Макридка поборола одолевающую лень, собрала последние силы и поползла к корзине, сняла ее с лавки и, заглянув в нее, потянула жадно носом и ртом хлебный запах...
– Ись... ись хочу!..
Она укусила дранки корзины и застонала... Ныли десны... было больно голове... Макридка отдохнула на полу, а потом, поднявшись на четвереньки, снова поползла к армяку и взглянула в угол на лавку, где лежала мамка. Первый раз Макридке мамка показалась страшной-страшной... Она все лежит и ничего не бает... Макридке стало холоднее, чем прежде, она, дрожа и стуча зубами, спряталась под армяк, норовя согреться... Потом как будто бы куда-то тихо, тихо опустилась; там ей стало тепло и радостно – ее встретили ребята, не то свои, не то чужие, но все ласковые, у всех в мостинках много морошки и куманики, но Макридке вдруг стало снова холодно, она приподнялась на полу и увидала чужую белую тетку в углу, в серебряной сдерихе... (кокошник)
Тетка глядит на Макридку, и страшно Макридке, и сказать хочется: – Тетка! Отчего мамка не встает? – но вместо вопроса она дрожит, съежившись в комок. Белая тетка все смотрит на нее большущими глазами, и смутно кажется Макридке, что от глаз тетки чтото в ней прячется и деревенеет, и Макридка бестолково, беззвучно шепчет синими губами: – Тета... тета... студено... тета – ись!..

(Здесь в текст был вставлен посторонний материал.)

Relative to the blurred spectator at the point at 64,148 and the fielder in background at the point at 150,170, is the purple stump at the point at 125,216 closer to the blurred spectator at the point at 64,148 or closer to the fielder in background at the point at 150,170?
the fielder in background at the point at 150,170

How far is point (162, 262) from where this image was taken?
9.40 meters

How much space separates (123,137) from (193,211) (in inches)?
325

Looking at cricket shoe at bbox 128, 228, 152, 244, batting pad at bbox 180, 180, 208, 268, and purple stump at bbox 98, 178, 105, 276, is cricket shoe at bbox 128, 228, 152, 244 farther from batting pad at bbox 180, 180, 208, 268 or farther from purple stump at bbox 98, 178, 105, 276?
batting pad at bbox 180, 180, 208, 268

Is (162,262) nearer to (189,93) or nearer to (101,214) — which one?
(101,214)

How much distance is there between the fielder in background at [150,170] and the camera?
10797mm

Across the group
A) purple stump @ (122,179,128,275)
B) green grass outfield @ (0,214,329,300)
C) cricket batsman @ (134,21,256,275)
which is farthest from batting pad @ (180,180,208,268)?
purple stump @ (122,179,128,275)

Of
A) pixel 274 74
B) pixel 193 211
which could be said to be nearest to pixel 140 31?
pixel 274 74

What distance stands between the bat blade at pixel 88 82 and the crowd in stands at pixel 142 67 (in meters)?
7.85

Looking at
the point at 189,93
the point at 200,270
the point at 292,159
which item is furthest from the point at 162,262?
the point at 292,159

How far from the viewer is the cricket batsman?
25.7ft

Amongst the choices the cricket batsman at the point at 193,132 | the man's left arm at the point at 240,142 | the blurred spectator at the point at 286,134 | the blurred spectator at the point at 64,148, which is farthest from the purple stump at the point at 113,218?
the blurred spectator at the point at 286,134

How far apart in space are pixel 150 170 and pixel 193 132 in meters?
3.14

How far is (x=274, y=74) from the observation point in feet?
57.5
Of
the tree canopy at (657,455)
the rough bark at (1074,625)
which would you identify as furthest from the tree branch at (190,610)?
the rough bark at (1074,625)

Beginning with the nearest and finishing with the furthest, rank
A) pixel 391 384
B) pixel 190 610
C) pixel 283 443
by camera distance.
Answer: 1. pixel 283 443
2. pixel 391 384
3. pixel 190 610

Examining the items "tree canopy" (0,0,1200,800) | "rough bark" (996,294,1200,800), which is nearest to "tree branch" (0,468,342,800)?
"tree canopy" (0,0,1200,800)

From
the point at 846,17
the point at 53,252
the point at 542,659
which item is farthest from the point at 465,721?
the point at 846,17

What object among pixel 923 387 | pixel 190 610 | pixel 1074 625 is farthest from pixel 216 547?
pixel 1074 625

Холодное мерцание зимнего утра разлито по избе... Слышны на деревне голоса христославок-побирушек. На полу из-под серого армяка торчат неподвижные светлые клочья волос.
На лавке, в углу, лежит мертвая, опухшая матка. На мерзлых тесаных бревнах избы над ее головой белый иней начертал мохнатую серебряную фигуру в жемчужном кокошнике. Из угла с божницы, с надтреснутой скоробленной доски, смотрит хмурое лицо старого святителя.